Herausgegeben, kommentiert und mit einem Nachwort von Oliver Lubrich. Aus dem Englischen von Johanna von Koppenfels. Ende 1931 traf die bekannte amerikanische Journalistin Dorothy Thompson (1893-1961) Adolf Hitler in Berlin zum Interview. Ihr aus dieser Begegnung hervorgegangenes Buch "I Saw Hitler!" (1932), in dem sie den zukünftigen Diktator Deutschlands als die Karikatur des 'Kleinen Mannes' beschreibt, führte nach der Machtergreifung dazu, dass die Autorin spektakulär aus Deutschland ausgewiesen wurde. Im Anschluss an die deutsche Erstausgabe "Ich traf Hitler!", die 2023 bei DVB erschien, versammelt der Band "Das Ende der Demokratie" die Reportagen aus den Jahren 1931 und 1932, in denen Dorothy Thompson hellsichtig und verblüffend aktuell anmutend zugleich den Untergang der Weimarer Republik und die Durchsetzung der NS-Diktatur beschreibt.
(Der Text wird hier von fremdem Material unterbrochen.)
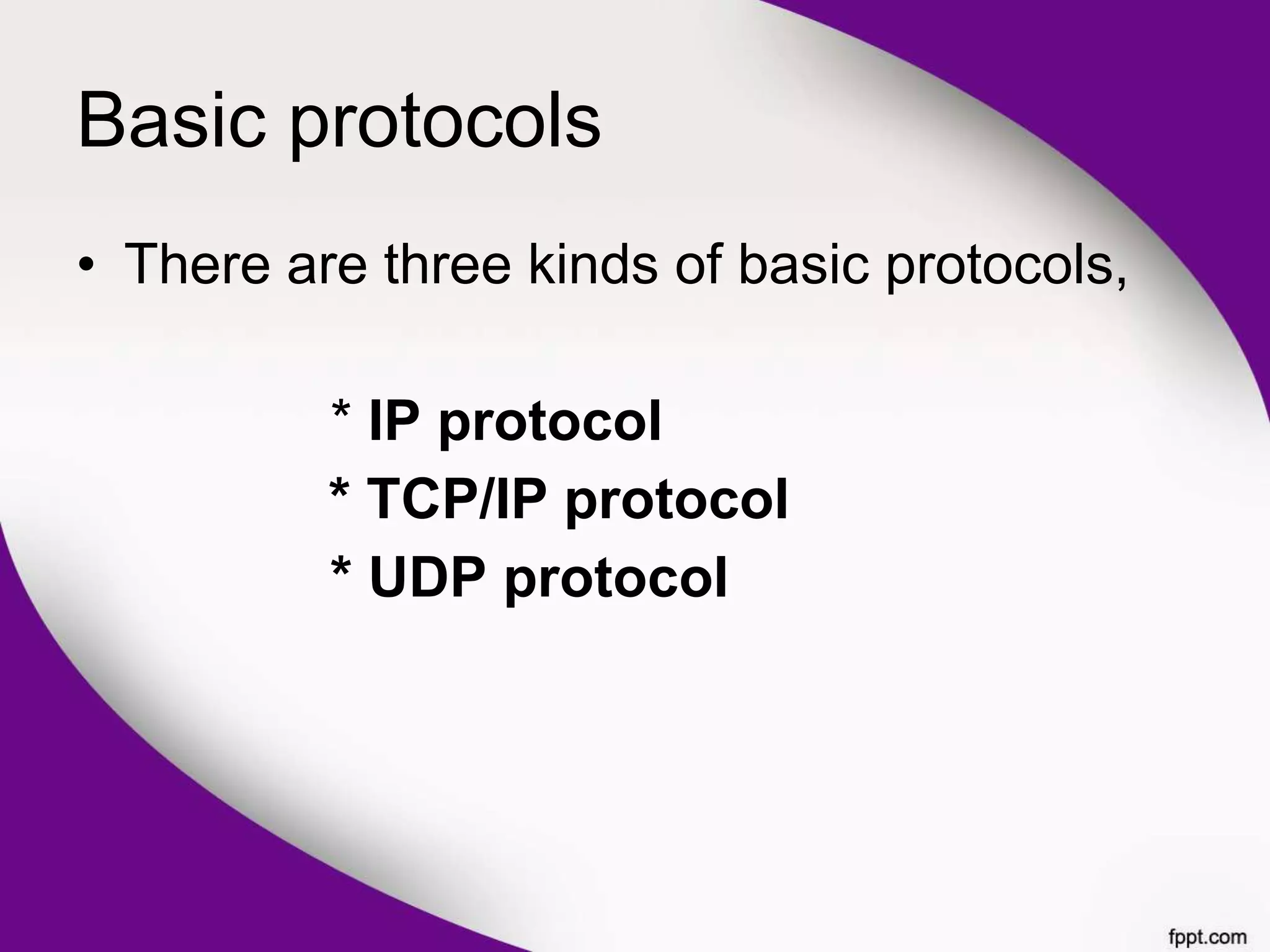 Basic protocols

• There are three kinds of basic protocols,

* IP protocol
* TCP/IP protocol
* UDP protocol

fppt.com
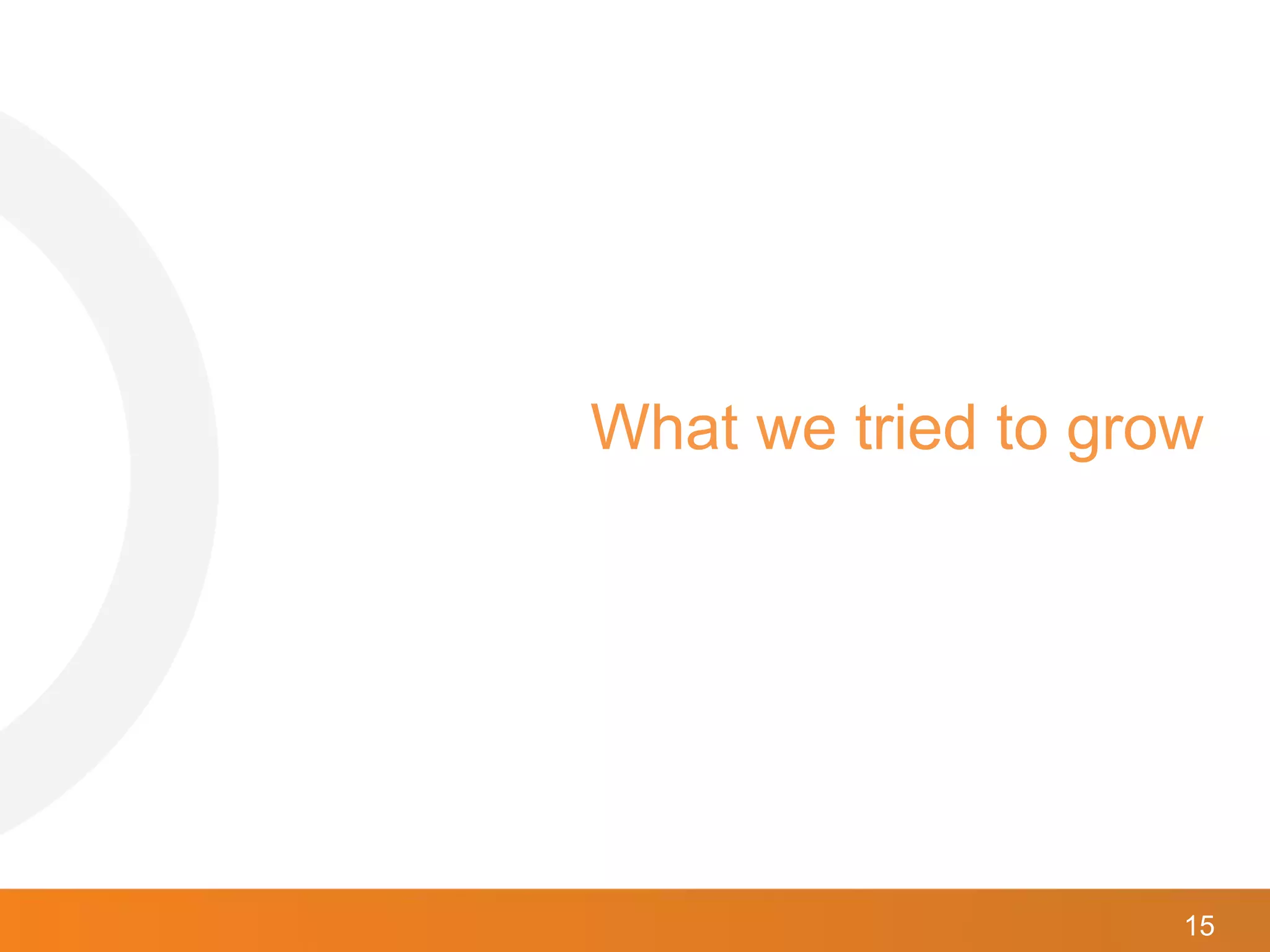 What we tried to grow

15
Ihre Texte erschienen als illustrierte Serie in der auflagenstarken amerikanischen Zeitschrift "Saturday Evening Post" und werden hier erstmals seit ihrem Erscheinen wieder zugänglich gemacht.
Rezensionsnotiz zu
Frankfurter Allgemeine Zeitung, 22.11.2025
Rezensent Alexander Gallus empfiehlt die Reportagen der Journalistin Dorothy Thompson aus der Saturday Evening Post der Jahre 1931 bis 1932. Zu erfahren ist, was die zeitdiagnostisch begabte Autorin am Ende der Weimarer Republik in Deutschland erkennt und analysiert - lebendige Künste hier, soziale Ängste dort. Wie die Autorin solche Widersprüche mit historischer, ökonomischer und psychologischer Kenntnis nüchtern durchdringt, findet Gallus stark. Die Texte taugen als Zeitdokumente wie als Parabel für heute, glaubt Gallus. Ausgewählt und laut Gallus dankenswerterweise "kundig" eingeordnet werden die Reportagen vom Germanisten Oliver Lubrich.